Harvard Archaeology Student Nour Khachemoune Named for Most Interesting Thesis

January 13, 2023
Student Nour Khachemoune by front door of Harvard Peabody Museum

Named for "most interesting thesis," current Archaeology student Nour Khachemoune ('23) is using chemical analyses to study rabbit and turkey bones from a Mayan site in Honduras to understand how humans changed the diet of animals in the Classic Mayan Period.

Selected portions of The Harvard Crimson's full story are below.

 

Nour L. Khachemoune ’23 says her friends fondly call her NBC — the Nour Broadcasting Company — because she seems to “know everything that’s going on.” This curiosity is also the driving force behind her ambitious, interdisciplinary thesis...

“Nobody really knows what these bones are, or what we can determine from them,” she explains to me as we walk through the Archeology department, nested on the fifth floor of the Peabody Museum. “Harvard has a long history of collecting things and leaving them in storage and not doing much with them.”

Khachemoune begins her work by studying bone collagen to determine if the fragments actually belong to the species on the museum’s labels.
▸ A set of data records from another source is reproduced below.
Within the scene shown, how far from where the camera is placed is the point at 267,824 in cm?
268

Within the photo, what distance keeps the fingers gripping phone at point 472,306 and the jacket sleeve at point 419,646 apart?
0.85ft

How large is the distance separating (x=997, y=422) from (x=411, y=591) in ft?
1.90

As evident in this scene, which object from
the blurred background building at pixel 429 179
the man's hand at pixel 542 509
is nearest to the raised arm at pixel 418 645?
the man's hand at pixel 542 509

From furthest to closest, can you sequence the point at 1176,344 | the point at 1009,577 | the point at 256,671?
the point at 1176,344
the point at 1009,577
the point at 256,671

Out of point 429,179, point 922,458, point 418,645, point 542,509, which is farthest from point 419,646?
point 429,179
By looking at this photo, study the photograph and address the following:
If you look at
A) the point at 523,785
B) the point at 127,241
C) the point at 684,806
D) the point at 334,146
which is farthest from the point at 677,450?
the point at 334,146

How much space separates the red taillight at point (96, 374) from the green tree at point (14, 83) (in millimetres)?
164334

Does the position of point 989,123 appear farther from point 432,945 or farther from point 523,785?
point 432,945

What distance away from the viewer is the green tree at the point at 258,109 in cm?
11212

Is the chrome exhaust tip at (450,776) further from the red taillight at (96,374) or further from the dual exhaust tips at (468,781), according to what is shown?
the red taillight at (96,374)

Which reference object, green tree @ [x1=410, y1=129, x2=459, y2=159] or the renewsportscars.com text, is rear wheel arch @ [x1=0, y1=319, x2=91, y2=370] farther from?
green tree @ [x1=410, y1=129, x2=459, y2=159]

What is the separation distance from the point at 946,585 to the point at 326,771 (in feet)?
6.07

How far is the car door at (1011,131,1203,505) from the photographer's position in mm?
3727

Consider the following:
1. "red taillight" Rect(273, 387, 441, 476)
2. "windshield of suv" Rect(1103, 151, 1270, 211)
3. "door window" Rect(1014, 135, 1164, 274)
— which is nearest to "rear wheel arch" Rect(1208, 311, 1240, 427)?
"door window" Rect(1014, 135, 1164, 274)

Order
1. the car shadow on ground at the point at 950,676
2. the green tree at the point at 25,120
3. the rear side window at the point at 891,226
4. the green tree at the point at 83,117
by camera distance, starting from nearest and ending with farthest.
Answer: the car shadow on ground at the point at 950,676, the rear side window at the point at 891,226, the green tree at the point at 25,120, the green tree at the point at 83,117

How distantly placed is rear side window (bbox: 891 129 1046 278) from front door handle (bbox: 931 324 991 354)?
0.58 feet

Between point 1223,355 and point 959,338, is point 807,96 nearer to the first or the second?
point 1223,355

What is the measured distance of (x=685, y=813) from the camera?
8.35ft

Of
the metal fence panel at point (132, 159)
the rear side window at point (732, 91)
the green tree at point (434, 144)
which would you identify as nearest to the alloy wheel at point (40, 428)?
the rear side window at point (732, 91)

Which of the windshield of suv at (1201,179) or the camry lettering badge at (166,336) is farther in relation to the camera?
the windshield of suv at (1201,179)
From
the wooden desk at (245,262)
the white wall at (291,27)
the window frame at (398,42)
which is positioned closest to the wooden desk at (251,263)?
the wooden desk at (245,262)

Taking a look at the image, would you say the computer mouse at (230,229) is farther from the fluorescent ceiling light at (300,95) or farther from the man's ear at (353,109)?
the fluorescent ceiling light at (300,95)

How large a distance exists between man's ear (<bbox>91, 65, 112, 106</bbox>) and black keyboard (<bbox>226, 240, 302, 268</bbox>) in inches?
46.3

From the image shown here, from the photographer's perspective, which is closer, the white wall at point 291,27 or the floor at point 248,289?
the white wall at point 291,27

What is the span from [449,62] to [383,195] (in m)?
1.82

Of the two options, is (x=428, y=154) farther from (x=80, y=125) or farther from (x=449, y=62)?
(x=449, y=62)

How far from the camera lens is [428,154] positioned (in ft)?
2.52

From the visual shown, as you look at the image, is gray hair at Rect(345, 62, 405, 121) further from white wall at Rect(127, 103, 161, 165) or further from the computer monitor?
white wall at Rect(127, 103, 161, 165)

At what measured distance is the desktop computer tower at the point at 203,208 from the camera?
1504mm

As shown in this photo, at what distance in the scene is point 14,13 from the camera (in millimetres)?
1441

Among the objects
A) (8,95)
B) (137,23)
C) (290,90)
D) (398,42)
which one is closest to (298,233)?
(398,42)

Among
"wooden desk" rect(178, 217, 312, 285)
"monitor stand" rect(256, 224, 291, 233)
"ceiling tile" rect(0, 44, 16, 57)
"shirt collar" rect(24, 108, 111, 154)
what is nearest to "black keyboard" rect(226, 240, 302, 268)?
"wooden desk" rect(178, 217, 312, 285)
She finds the tactile work great fun — and making novel discoveries about the species of a particular fossil (which is rare for an undergraduate) is just an added bonus.

We’ve found that the actual species ID is completely different from what the Peabody thought it was,” she says, adding that the museum has been receptive to changing labels when this has happened multiple times...

Scientific archeology is a burgeoning field that allows researchers to tackle big questions about how societies form and fall. For example, understanding animal diet and domestication can be a portal to understanding the health of a society. Khachemoune says we don’t know a lot about Mayan civilizations, from their language to how they traded with other cultures. Her own thesis could help researchers understand how food sources connect to their civilizations’ development and demise.